Frage: China reformiert zurzeit sein Justizsystem. Worauf liegt dabei der Schwerpunkt? Wie gedenkt man die legitimen Rechte und Interessen der Staatsbürger sowie die Einhaltung der Rechtsmaßstäbe zu gewährleisten?

Antwort: Bekanntermaßen ist die Reform des Justizsystems ein wichtiger Bestandteil der Reform des politischen Systems. In den vergangenen zehn Jahren kam die Reform des Justizsystems gut voran. Gibt es heute Streitigkeiten zwischen Bürgern und der Regierung, kann man das auch vor Gericht klären. Die Prozessparteien brauchen sich nicht um die Einhaltung der Rechtsmaßstäbe zu sorgen. Es sind große Veränderungen im politischen Leben Chinas vor sich gegangen.

Früher wurde die juristische Neutralität oft außer Acht gelassen. Besonderheiten bei der Arbeitsweise der Justizbehörden wurden häufig ignoriert. Seit 1978, dem Jahr der Reform und Öffnung nach außen, hat sich die politische, wirtschaftliche und gesellschaftliche Situation Chinas gründlich verändert, was neue Ansprüche an das Justizsystem Chinas stellt. Die Regierung, die Gesellschaft und die Bevölkerung haben ihre Einstellung zur Justiz verändert. Heute werden moderne juristische Begriffe wie juristische Gerechtigkeit, unabhängige Rechtsprechung, juristische Leistungsfähigkeit, juristische Demokratie, Gerechtigkeit des gerichtlichen Verfahrens oder Professionalisierung der Richter allgemein akzeptiert. Damit wurde die ideologische Grundlage für die Reform des chinesischen Justizsystems geschaffen.

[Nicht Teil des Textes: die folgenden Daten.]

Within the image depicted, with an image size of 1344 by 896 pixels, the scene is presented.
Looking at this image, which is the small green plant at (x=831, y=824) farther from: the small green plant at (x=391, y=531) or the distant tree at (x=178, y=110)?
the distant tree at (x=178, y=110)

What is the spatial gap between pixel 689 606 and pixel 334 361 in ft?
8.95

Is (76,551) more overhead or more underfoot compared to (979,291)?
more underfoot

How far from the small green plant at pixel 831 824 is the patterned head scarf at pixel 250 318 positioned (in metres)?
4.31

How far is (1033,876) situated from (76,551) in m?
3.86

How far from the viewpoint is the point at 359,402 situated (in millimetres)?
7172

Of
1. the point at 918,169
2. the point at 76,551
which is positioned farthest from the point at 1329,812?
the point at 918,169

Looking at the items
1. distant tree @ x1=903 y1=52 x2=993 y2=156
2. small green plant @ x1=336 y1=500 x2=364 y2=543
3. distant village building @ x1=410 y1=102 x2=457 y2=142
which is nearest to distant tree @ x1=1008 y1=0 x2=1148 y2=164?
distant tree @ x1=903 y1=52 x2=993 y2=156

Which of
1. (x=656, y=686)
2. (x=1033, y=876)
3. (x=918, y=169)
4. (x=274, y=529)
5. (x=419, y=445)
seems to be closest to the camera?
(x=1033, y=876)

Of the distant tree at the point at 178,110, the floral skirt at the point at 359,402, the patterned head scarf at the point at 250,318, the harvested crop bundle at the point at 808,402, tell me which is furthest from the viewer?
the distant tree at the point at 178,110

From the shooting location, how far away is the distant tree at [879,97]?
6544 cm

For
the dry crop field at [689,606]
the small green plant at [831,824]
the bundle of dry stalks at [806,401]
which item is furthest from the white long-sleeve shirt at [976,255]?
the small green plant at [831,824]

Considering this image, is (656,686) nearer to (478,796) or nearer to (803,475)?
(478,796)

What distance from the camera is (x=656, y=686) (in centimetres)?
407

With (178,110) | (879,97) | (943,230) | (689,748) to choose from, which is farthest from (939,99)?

Gegenwärtig befindet sich China in einer Periode der gesellschaftlichen Neugestaltung, die zur Errichtung eines Rechtsstaates führt. Die Gesetzesherrschaft ist davon abhängig, inwieweit den Justizbehörden stärkere gesellschaftliche Bedeutung zuerkannt wird. Seit mehr als zehn Jahren schreitet die Reform des chinesischen Justizsystems nach einem konkreten Plan rasch voran. Inzwischen haben die chinesischen Justizbehörden das Richterverwaltungs-, das Prozessverfahrens- und das Prozessbeweissystem reformiert und vervollständigt. Die Reform des Gerichtsverfahrens wie des Zivil- und Strafrechts wurde intensiviert. Das administrative Justizsystem und das Rechtsberatungssystem wurden errichtet bzw. vervollständigt und das Einspruchssystem sowie das System zum Wiederaufnahmeverfahren standardisiert. Die zivile Rechtsprechung wurde reformiert; die meisten Fälle werden nun in öffentlichen Gerichtsverhandlungen behandelt. Mit Ausnahme der Fälle, bei denen die Öffentlichkeit durch Gesetz ausgeschlossen ist, muss alles andere in öffentlicher Gerichtsverhandlung entschieden werden. Staatsbürger dürfen als Zuhörer an der Verhandlung teilnehmen. Medien ist die Berichterstattung erlaubt, gegebenenfalls dürfen Gerichtsverhandlungen vom Fernsehen oder Rundfunk live gesendet werden, um die Transparenz der Rechtsprechung sowie die juristische Unparteilichkeit zu gewährleisten.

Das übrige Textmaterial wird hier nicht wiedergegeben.